There was great fanfare when the first slot machines arrived at Gulfstream in 2006

There was great fanfare when the first slot machines arrived at Gulfstream in 2006

Bill Denver/EQUI-PHOTO

Coming to a State Near You?

'Decoupling' of racing, gaming heating up

Originally published in the Sept. 24 edition of Blood-Horse Daily. To download the Blood-Horse Daily smartphone app or to receive the edition in your inbox each evening, visit BloodHorse.com/Daily.

Efforts by casino operators and lawmakers to back away from the original intent of laws that linked approval for gaming to live pari-mutuel racing—some of the legislation has titles that expressly mention preservation of horse racing and breeding—are nothing new. In some states the pushback began only several years after the law took effect.

Tens of millions of dollars in purse revenue have been taken away and redirected in Pennsylvania and West Virginia. In Iowa the state legislature approved a buyout of the Greyhound racing industry to end live racing.

In Florida, legislative "decoupling"—separating gaming from racing by removing a statutory mandate that certain facilities must offer live racing to have casino-style gambling—has been a recurring issue with the Greyhound industry. Horse racing interests have warily watched the developments and have warned it's only a matter of time before the effort spreads beyond dog racing.

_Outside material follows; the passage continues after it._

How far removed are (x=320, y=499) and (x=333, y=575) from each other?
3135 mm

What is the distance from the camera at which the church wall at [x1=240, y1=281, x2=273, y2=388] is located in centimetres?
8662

Well, it seems it has, at least according to Florida horsemen. It's expected that a special legislative session on tribal gaming compacts in Florida later this year will include discussion on decoupling for all forms of pari-mutuel wagering. Boots on the ground have informed the Florida Horsemen's Benevolent and Protective Association it could be in the mix.

"It's coming from a coalition of racetracks," Florida HBPA executive director Kent Stirling said. "The horsemen have not been involved. They're going to try to change the statute, and yes, the horsemen plan to fight it."

Slot machines at Gulfstream Park have produced enough revenue to solidify its year-round racing program. Combined, Gulfstream and Tampa Bay Downs, which has a card club but no slots, provide perhaps the most desirable winter racing product, and the amount of money wagered on live racing each day supports that contention.

Florida HBPA president Bill White noted the state's regular efforts at attracting businesses and investment to the state and wonders why government would want to reverse the economic growth horse racing and breeding have created since slots were approved about 10 years ago.

"So just imagine our lawmakers' embarrassment once they realize-perhaps all too late-that by approving decoupling, they will have both inadvertently expanded gambling almost overnight, as well as chased our horsemen right into the welcoming barns of more racing-friendly states," White said.

It's just another reason for horse racing to overhaul the pari-mutuel business model. One never knows when the gaming revenue will become a thing of the past.